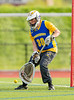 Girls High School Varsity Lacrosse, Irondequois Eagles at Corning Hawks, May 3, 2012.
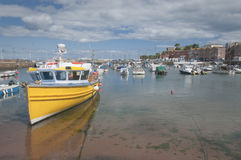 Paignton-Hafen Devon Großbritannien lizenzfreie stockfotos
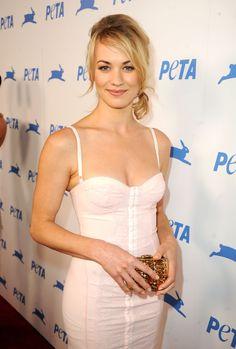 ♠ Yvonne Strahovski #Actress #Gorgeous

* * * *

Pictures excluded, quote all the data above exactly.

 Girls High School Varsity Lacrosse, Irondequois Eagles at Corning Hawks, May 3, 2012.
 Paignton-Hafen Devon Großbritannien lizenzfreie stockfotos
 ♠ Yvonne Strahovski #Actress #Gorgeous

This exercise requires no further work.